Loan Program Consideration
The goal is to find a loan program that best fits with your needs. You’ll want to consider the following while you shop around:
- How long you expect you’ll live in the house
- Upfront costs
- Interest rates
- The amount you can qualify for, loan wise
After you’ve selected your loan program, you’ll want to complete the application process with your lender. They will need to verify your income and obtain a variety of documents in order for you to apply for your mortgage. After you apply for the loan you’ll get a loan estimate which is the best guess of what your closing costs will be and provides information about your loan details. Then your lender will send you a commitment letter which declares they will make you a loan.
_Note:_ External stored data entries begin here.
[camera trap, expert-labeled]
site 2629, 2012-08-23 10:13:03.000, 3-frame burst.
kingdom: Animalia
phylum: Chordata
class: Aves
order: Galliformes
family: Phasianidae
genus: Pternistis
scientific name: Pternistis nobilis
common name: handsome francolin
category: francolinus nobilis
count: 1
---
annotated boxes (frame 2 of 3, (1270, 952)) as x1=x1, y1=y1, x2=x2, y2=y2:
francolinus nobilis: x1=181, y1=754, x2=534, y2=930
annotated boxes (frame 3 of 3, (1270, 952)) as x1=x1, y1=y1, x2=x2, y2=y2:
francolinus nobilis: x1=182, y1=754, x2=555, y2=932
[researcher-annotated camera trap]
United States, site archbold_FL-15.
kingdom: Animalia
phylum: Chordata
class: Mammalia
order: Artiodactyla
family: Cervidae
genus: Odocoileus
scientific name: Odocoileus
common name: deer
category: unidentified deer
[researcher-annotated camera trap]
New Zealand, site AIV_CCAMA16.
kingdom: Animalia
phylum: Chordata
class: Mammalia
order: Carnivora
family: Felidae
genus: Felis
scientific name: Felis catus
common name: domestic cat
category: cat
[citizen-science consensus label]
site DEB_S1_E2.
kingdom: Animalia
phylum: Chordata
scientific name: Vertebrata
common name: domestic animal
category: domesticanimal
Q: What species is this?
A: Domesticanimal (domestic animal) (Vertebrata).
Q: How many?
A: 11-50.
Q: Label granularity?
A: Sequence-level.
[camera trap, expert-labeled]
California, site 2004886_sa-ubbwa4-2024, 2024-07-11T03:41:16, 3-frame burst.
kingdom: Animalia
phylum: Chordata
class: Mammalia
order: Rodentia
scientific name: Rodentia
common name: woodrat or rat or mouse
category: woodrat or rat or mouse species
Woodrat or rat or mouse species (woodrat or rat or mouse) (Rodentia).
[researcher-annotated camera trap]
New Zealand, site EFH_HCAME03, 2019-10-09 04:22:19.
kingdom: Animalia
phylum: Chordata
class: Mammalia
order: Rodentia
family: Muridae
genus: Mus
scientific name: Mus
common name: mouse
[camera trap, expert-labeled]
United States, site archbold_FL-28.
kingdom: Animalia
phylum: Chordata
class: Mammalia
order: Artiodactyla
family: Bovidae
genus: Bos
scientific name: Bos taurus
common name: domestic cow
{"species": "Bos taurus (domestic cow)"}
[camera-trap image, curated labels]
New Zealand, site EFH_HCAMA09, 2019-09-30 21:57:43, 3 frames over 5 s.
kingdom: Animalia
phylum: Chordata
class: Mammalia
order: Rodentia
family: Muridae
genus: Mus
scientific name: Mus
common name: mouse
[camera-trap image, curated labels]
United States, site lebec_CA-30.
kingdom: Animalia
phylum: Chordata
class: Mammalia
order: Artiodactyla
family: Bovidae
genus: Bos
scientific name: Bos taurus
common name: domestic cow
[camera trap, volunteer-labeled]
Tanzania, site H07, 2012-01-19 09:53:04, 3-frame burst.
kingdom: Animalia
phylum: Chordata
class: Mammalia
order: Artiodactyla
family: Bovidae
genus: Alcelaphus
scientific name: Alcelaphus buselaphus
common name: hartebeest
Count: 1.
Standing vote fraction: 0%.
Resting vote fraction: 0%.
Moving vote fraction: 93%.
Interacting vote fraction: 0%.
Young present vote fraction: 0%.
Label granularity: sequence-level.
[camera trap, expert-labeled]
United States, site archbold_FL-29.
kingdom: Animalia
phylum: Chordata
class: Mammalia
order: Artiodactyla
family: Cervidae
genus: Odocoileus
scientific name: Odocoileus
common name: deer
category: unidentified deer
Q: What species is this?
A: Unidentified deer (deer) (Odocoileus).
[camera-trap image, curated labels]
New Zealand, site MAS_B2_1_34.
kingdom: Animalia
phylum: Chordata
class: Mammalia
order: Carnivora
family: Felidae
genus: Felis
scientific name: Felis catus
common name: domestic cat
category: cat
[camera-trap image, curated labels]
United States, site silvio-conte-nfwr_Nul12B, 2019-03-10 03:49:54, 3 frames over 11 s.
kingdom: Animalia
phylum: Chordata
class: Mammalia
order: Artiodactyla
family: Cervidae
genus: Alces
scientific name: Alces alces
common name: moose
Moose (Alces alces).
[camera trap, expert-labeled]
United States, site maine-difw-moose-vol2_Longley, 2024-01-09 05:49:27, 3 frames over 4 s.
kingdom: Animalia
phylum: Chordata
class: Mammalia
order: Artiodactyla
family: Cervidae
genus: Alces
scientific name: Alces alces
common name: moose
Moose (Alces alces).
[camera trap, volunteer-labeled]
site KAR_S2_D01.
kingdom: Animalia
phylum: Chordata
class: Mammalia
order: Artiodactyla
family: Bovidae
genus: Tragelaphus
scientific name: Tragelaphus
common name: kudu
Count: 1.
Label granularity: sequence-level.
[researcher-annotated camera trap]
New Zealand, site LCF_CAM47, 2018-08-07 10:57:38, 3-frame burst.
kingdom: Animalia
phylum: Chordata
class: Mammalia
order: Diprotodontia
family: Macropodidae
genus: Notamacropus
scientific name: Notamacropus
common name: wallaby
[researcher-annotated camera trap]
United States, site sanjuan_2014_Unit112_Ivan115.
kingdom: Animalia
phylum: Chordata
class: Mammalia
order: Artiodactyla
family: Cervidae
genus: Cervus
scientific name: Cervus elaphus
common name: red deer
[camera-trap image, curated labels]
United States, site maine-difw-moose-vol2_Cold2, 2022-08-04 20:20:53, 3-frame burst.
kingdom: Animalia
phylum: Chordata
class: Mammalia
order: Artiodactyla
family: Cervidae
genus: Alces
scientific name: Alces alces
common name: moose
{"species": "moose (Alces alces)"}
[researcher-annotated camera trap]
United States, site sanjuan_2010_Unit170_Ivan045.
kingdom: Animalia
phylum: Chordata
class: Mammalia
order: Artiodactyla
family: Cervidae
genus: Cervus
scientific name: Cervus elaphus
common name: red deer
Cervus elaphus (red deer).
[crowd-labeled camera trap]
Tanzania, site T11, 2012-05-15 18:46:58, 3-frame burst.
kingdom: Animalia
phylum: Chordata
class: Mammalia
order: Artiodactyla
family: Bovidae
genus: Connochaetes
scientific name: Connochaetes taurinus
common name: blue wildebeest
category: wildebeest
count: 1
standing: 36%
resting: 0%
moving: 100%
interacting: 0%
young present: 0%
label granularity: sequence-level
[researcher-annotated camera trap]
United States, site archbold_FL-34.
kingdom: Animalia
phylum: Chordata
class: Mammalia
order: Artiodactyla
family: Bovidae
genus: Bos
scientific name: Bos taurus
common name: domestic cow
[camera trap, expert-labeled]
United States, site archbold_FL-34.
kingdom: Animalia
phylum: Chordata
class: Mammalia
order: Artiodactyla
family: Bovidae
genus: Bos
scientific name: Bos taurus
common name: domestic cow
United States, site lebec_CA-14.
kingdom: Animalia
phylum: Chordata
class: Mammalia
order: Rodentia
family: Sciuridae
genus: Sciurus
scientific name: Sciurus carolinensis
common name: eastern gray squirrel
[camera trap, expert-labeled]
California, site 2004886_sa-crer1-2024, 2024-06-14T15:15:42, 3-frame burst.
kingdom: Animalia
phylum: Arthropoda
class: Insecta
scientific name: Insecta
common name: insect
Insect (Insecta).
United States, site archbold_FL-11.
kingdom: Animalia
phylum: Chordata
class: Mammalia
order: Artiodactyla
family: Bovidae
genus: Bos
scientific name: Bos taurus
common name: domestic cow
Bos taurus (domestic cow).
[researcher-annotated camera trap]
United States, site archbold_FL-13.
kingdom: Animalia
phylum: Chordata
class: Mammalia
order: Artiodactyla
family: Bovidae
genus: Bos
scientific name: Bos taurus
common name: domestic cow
The down payment that home buyers provide is the initial investment they make and this amount is not included in the mortgage amount owed. Buyers can avoid private mortgage insurance if they put 20 percent of the home’s purchase price down. You’ll have to figure out what you can afford to put down.
Types of Mortgage
There are two main types of mortgage loans. Home buyers must choose between a fixed-rate or adjustable-rate mortgage. Fixed rate mortgages have an interest rate that remains the same when it comes to the principal and interest of your payment. Adjustable-rate mortgages mean that the buyer takes on the interest rate risks that the lender will typically assume with fixed rate mortgages. Home buyers can often receive a lower beginning interest rate with this option. There are advantages and disadvantages to both options. Many home buyers go with a fixed-rate mortgage because they are able to have consistency with their monthly payments. Home buyers have several steps to go through when it comes to handling their mortgage. Don’t be afraid to ask your lender questions for further clarification. The process goes fairly quickly in most cases and is worth it as you work toward home ownership.